Page MenuHomePhabricator

Investigate: Import the file, but suppress old revisions when they are blocked by the AbuseFilter
Closed, ResolvedPublic5 Estimated Story Points

Description

Motivation
When old revisions contain contents that triggers the AbuseFilter, we do not want to have that info on the target wiki. However, it would also be a pity if one could not move the file at all, because the current version fits all rules. Ideally, we find a way to not show blocked old content, but keep the rest of the file intact.

Acceptance Criteria

  • Investigate if there is a reasonable way to hide all info in older revisions that is not allowed per AbuseFilter warning

Notes

  • We are running AbuseFilter checks for every single revisions
  • Right now we don’t allow import of files with suppressed revisions when it comes to suppressed files.

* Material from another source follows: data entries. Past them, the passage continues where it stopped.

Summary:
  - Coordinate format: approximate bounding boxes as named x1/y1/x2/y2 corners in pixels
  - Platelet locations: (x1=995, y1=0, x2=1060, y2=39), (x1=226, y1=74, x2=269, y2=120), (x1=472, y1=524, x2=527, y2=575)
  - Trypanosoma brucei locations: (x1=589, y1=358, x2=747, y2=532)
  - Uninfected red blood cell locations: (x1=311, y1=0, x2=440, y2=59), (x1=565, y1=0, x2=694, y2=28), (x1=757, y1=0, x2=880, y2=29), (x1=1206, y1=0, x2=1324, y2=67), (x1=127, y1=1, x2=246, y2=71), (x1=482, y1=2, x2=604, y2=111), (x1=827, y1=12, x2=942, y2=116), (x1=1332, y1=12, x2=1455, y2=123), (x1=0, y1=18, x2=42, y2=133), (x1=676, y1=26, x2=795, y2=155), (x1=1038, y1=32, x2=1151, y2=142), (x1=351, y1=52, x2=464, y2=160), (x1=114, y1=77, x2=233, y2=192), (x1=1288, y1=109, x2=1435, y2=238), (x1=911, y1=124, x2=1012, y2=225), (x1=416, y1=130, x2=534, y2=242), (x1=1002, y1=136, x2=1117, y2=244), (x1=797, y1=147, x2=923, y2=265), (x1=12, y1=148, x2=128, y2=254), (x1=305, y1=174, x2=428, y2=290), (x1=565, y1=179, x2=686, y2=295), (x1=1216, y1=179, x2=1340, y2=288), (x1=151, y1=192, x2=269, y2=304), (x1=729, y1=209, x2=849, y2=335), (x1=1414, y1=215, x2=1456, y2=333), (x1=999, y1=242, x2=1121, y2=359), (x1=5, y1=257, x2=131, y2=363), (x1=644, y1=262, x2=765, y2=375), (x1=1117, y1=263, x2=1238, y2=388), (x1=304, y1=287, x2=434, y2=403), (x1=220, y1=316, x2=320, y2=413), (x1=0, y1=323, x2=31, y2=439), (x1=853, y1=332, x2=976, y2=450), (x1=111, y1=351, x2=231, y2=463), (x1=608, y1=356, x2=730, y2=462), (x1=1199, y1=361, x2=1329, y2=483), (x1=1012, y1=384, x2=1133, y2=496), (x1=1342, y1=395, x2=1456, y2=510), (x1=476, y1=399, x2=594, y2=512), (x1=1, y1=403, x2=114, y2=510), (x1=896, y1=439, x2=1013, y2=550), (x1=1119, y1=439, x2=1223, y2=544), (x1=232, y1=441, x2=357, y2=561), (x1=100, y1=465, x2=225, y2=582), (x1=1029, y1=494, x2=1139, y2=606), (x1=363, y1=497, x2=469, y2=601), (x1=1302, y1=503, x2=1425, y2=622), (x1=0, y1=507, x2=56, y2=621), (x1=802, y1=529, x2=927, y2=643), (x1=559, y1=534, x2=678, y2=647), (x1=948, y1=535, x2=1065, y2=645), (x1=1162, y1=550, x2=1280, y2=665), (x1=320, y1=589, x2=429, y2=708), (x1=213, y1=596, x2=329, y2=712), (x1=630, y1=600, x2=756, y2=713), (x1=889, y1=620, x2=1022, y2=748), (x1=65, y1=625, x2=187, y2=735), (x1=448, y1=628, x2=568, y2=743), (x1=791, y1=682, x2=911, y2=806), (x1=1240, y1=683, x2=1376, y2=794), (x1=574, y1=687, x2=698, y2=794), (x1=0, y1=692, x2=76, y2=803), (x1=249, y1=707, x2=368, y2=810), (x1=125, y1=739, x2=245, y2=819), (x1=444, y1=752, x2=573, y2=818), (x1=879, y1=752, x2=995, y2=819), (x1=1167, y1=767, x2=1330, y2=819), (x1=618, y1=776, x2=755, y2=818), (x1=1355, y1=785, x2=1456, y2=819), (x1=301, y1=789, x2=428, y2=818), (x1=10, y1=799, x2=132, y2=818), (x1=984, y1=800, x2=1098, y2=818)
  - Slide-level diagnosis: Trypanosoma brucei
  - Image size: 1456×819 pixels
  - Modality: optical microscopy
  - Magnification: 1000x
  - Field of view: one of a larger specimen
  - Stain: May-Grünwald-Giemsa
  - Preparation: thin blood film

All other suppressed things are just substituted

Open questions

  • Can we make a suppressed edit during import, so that it really never appears on the source wiki? Or would there be a race condition?
  • If the suppression doesn't work, could one overwrite the info to read sth like “Due to an AbuseFilter rule this content is suppressed” (and then suppress it?)
  • Would it be possible to only suppress the part where the AbuseFilter fires? (Very first investigation said no, we would only know this revision is blocked

Event Timeline

To the first two questions:

Can we make a suppressed edit during import, so that it really never appears on the source wiki? Or would there be a race condition?

Currently it's not possible to import a revisions, that have suppressed parts right away. We would either:

  • have to deal with the race condition
  • or have to add that functionality to core

To the latter: We're currently utilizing the ImportableOldRevisionImporter[1] and ImportableOldRevision[2] to handle our ( text revision ) imports. Both are currently not holding any information about the suppression status of the revision to import. This could be changed though by adding information about the rev_delete[3]. The uncertainty about that would be if that's something that is wanted / allowed. The implementation itself seems to be not too complicated.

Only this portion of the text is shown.